It’s a simple premise: we all perceive space differently. The widely held belief that the built environment is fundamentally abstract—a neutral composition of form and material—doesn’t hold up to scrutiny. Early critiques of this idea emphasized physical accessibility, noting that mobility-challenged individuals perceive inaccessible environments as barriers to full social and personal development. In other words, tangible obstacles aroused intangible perceptions of exclusion and repression.
Similar contemporary research demonstrates that the full range of our experience—physical, social, and cultural—impacts our “reading” of the space around us. As architects and planners, it’s essential that we acknowledge this and strive to create genuinely inclusive settings.
Inclusive design workshop exercises
I recently had the opportunity to explore this issue through our SXSW EDU “Inclusive Campus Design Workshop.” With guidance from social justice educator, community organizer, and participatory action researcher Amara Perez, PhD, and student researcher Christina Avila, we led participants through an exercise to read the social messaging encoded in our campus buildings and landscapes. The imagery used ranged in complexity—from restroom signage that reinforced binary gender definition to classrooms that contributors perceived as “hierarchical” and “replicating power structures.”
Amara detailed how the engagement of historically marginalized students, faculty, and staff generates counter-narratives, or alternatives, to dominant white male narratives. In turn these counter-narratives can inform and expand inclusion in the design and materialization of our campuses.

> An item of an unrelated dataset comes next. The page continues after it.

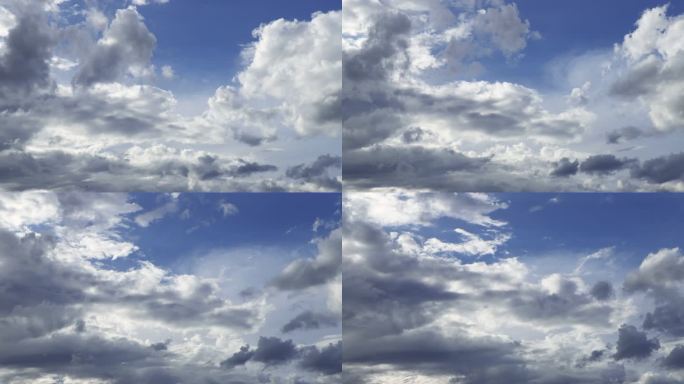 美丽的白色片云在蓝色的天空中慢慢变化。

As we prepared for the workshop, I was drawn to the idea of sharing design power and authority with those not typically involved in the process of creating buildings and landscapes. I’m convinced this is necessary to advance justice, equity, and inclusion—as well as the future of the design professions, which are always at risk of becoming instruments of the powerful. I’m looking forward to a new phase in my career where we prioritize diversity in stakeholder engagement and a broader definition of design excellence. This won’t happen automatically.
As design professionals we must:
- Guarantee the participation of historically marginalized communities through participatory design processes.
- Engage these stakeholders on their terms, in settings where they feel secure and authoritative.
- Use a broad range of engagement strategies and techniques to elicit meaningful range of perspectives.
- Respect the “test and assess” phase of design thinking by seeking and taking action on feedback gathered from these stakeholders; bring the “design crit” to them.
- Expand the pool of marginalized planners and designers and empower these voices to connect across cultures.
- Design not for ourselves—or some imagined neutral user— but for the rich diversity at the heart the American experience and culture.
We have begun to act on these principles in several of our projects, including a health sciences education project in Canada where we are engaging First Nations stakeholders in the design of their clinical environments. This allowed stakeholders to share the traumas of forced assimilation and express distrust of institutional authority. As a counter-narrative, participants shared cultural signals that would make these clinics more welcoming, including solar orientation, materiality—using stone to express both persistence and healing—and the use of First Nations motifs, like the star blanket. Our team looks forward to sharing more progress as we grow into these aspirations for inclusive design.